═══ Selected extract

This should be viewed in the context of the weighted system that will be introduced and the automatic response being beefed up. Children will no longer be left in school without some assistance. I accept the concerns that we should not allow things to drift and that assessments should be carried out as quickly as possible. For that reason I proposed the amendment which will require an assessment to begin within one month and to be completed as soon as practicable after that and no later than three months. We are giving a timetable as to when it should start and finish. That will not cut down on the overall time it may take to complete an assessment in all cases but it should help to focus minds and to get the ball rolling so the assessment will also be finished early.
The amendment also provides that the carrying out of an assessment includes the preparation of a statement of findings as a result of that assessment. The statement must be prepared within the three month period and I hope that addresses the concern that significant time can be lost through delays in drawing up the statement of findings.
This amendment addresses the problem some people foresaw of an assessment being done and then it taking another three months for it to be made available. I have tried to condense the timeframe as much as possible so that everything is complete within the three months and the assessment is not delayed any longer than one month.
Mr. Stanton: I am happy with that provided the principals are given the resources to carry this out. They would be happy to be in a position to do what the Minister intends here but they must have the resources.
This also depends on when the principal reaches an opinion. If he decides not to reach an opinion for six months, nothing will happen for six months. That is the only flaw in the Minister’s thinking but I am sure almost every principal will reach an opinion as quickly as possible.
Ms O’Sullivan: I was reading an article in the INTO magazine on this Bill. It asked what the main prerequisites would be for effective delivery of provisions at school level to ensure the implementation of the Education for Persons with Disabilities Bill. In response it outlines those aspects Deputy Stanton mention — staffing, planning time, resource provision, professional development, appropriate guidelines and ensuring proper co-ordination between the various service providers. Clearly, the body representing teachers is concerned that it gets the resources to meet the time limits in the legislation. Will the Minister give an assurance that the resources will be available?
Mr. N. Dempsey: I assure the Deputy that the INTO, being the good trade union it is and knowing how well it looks after its members, will not be slow about looking for those resources. We have already done some preliminary work to examine the resource implications, quantify them and include them in the Estimates process to ensure we can implement the Bill quickly and offer as much assistance as we can to the schools.
Mr. Crowe: I raised the question of the timescale on Committee Stage. Three months is an entire school term and the assessment could take weeks or even months. I am concerned it will drift and drift. I accept that the Minister is introducing new measures but there is a concern about delays and that is why I tabled an amendment on Committee Stage. There is a need for compromise on this area. Many of the parents who have contacted me are worried the assessment will be allowed to drift and I do not know if the Minister’s amendment will address their concerns. They are worried about the length of time involved before a child is assessed.
Parents might decide to have an assessment carried out privately. A child might be in hospital or somehow undergo a professional assessment of his or her educational needs. If such an assessment is carried out, is there a need for a second assessment in accordance with section 4(3)? This amendment obviates the need for a second assessment in accordance with subsection (3) to be produced by parents, a school or whomever. The assessment is already there. Let us suppose that a child was ill and had been in hospital, where medical practitioners had provided a written assessment of his or her situation. Surely there would be no need for a second one, and the first could be accepted by the educational authorities, provided that it had been carried out by a qualified person, as the amendment stipulates.

══════
═══ Entries supplied

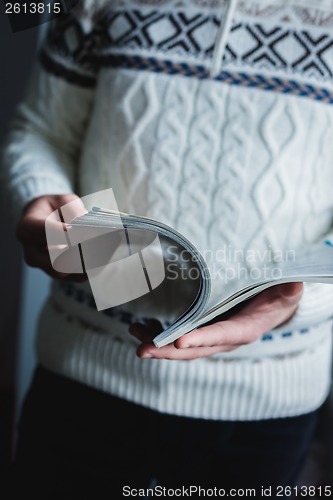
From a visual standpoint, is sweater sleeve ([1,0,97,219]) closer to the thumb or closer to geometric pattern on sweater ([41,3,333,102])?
geometric pattern on sweater ([41,3,333,102])

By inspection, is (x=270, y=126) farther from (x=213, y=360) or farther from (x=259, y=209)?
(x=213, y=360)

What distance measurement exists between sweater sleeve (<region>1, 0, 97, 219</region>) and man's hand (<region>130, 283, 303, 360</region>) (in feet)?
0.63

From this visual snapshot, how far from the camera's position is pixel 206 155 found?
0.48 m

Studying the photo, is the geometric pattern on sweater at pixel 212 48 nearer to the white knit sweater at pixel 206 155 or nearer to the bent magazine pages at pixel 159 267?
the white knit sweater at pixel 206 155

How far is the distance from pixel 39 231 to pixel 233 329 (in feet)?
0.57

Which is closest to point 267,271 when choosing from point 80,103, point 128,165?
point 128,165

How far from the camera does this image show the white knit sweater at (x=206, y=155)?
472 millimetres

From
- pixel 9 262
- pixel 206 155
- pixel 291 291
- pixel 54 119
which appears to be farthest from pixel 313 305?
pixel 9 262

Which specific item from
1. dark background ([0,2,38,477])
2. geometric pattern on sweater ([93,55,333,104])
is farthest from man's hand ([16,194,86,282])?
dark background ([0,2,38,477])

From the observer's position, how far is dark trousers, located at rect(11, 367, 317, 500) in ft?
1.77

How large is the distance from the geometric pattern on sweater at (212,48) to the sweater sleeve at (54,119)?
0.8 inches

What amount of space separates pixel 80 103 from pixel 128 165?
113mm

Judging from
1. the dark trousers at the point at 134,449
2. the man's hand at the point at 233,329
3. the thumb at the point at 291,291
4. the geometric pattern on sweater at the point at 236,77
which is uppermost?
the geometric pattern on sweater at the point at 236,77

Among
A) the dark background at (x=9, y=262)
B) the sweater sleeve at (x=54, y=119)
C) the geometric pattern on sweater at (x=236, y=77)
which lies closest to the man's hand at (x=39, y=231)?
the sweater sleeve at (x=54, y=119)
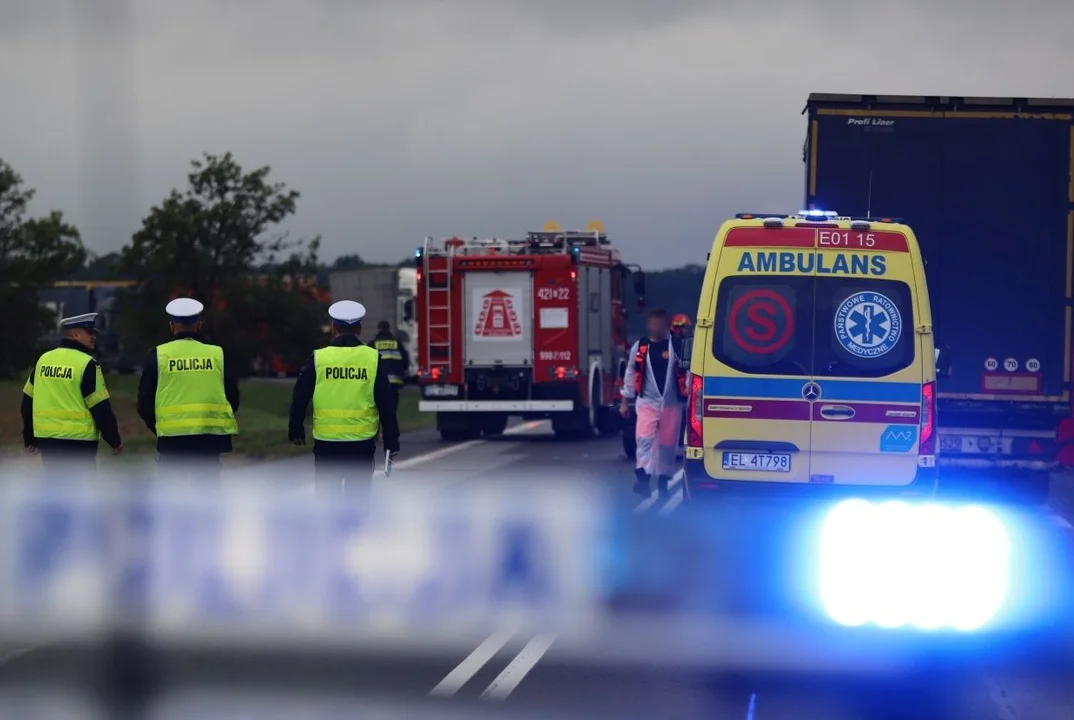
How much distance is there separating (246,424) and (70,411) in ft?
59.7

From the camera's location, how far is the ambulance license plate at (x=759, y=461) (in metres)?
11.7

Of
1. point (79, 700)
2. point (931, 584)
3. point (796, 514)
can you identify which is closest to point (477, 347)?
point (796, 514)

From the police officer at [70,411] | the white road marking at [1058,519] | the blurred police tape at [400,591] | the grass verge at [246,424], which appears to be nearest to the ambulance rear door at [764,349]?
the blurred police tape at [400,591]

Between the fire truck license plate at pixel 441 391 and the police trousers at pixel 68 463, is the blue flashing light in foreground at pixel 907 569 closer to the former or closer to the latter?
the police trousers at pixel 68 463

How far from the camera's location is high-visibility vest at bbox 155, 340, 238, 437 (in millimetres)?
9922

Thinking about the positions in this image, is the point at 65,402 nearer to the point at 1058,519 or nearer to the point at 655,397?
the point at 655,397

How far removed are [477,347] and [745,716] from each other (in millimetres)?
17972

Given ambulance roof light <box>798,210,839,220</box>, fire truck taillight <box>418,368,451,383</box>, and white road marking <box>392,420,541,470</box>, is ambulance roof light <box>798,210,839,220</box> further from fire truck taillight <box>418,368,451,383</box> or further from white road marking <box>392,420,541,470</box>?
fire truck taillight <box>418,368,451,383</box>

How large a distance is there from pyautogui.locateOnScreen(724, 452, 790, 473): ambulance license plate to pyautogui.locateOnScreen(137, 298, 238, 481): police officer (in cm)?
375

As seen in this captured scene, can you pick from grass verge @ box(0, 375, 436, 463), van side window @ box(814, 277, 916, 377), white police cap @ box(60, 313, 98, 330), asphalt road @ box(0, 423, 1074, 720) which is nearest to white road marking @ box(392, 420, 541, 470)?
grass verge @ box(0, 375, 436, 463)

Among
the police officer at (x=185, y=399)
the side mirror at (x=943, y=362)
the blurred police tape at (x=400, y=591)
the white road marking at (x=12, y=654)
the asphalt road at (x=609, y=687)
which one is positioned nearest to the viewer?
the asphalt road at (x=609, y=687)

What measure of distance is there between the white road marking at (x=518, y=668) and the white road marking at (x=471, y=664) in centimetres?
14

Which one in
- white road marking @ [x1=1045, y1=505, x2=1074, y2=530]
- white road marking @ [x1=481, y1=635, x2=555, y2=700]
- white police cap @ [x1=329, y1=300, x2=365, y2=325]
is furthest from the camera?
white road marking @ [x1=1045, y1=505, x2=1074, y2=530]

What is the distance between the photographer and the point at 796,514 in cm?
1195
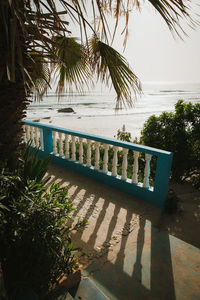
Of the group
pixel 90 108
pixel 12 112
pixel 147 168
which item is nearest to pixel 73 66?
pixel 12 112

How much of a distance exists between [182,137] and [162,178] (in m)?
1.72

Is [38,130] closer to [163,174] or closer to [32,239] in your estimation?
[163,174]

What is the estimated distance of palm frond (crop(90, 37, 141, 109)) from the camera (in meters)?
2.74

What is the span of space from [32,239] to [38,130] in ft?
14.3

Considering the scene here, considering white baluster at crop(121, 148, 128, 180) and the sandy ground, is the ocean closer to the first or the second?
white baluster at crop(121, 148, 128, 180)

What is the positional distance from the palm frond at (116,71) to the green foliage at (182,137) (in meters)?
2.17

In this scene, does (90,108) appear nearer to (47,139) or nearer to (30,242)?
(47,139)

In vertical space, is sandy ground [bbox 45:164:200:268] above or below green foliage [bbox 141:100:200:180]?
below

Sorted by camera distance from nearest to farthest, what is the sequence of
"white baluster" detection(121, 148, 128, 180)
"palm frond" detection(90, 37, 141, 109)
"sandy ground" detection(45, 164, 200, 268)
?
"sandy ground" detection(45, 164, 200, 268)
"palm frond" detection(90, 37, 141, 109)
"white baluster" detection(121, 148, 128, 180)

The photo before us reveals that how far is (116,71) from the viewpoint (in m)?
2.77

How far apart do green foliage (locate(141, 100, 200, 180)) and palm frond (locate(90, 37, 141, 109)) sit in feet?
7.13

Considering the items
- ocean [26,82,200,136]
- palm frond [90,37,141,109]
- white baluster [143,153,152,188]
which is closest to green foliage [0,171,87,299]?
ocean [26,82,200,136]

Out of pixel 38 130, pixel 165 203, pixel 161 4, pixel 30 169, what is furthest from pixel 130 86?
pixel 38 130

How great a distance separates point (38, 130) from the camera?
5469 millimetres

══════

Task A:
According to the parliamentary debate on assessment timelines, what prerequisites for effective delivery at school level does the INTO magazine article outline? List each one.
Task B:
Extend the parliamentary debate on assessment timelines, beginning after its final sentence.
The material above has no connection to the parliamentary debate.

Exercise output A:
- Staffing
- Planning time
- Resource provision
- Professional development
- Appropriate guidelines
- Ensuring proper co-ordination between the various service providers

Exercise output B:
Mr. N. Dempsey: On Committee Stage I essentially expressed the view that, while each assessment must be tailored to the child, it must still be carried out in accordance with the guidelines issued by the council. The effect of the amendment, if accepted, would be to allow assessments not subject to those guidelines to be used in, or form the basis of, an education plan. Throughout the discussion, we have all talked about trying to ensure that assessments are carried out by properly qualified people and professionals with proper, recognised qualifications. Accepting this amendment would undermine the consistent, best practice models which the Bill will guarantee and which we all want to try to achieve. For that reason, I do not propose to accept this amendment. There should be consistency in the assessments, and they should all be done in accordance with the guidelines issued.
Mr. Stanton: The situation could arise where the top consultant in the country provides an assessment regarding a child’s special educational need in one of the country’s top hospitals. Is the Minister saying that such an assessment should be set aside and should not be taken into account at all, with a second assessment produced by someone not nearly as qualified? Why put a child and his or her family through a second process of assessment when one might already be available from an eminently qualified hospital psychiatrist, psychologist or whomever? Can the Minister not consider a situation where those assessments could be taken into account, thus telescoping the process? Perhaps the council could put guidelines in place so that such assessments could be taken into account and accepted so as not to put families through the trauma, trouble, expense and whatever else of having assessments carried out.
The Minister is always talking about the limited resources available to his Department. Why go to the expense of having a second assessment carried out when there may be a first one carried out by an eminently qualified person available that might be used and accepted? Perhaps the Minister might go away and look at this suggestion. In the past I have witnessed situations where people tried to overrule the highly qualified though they were not anything near as qualified themselves. It gives rise to a conflict. The Minister might be able to save everyone time and trouble, and his Department expense, if he considered this amendment. He need not accept it now, since he has probably given it no thought hitherto, but he might consider it for the Seanad, perhaps consulting others on it first. It is a reasonable suggestion, and I am surprised he has uncharacteristically shot it down straight away.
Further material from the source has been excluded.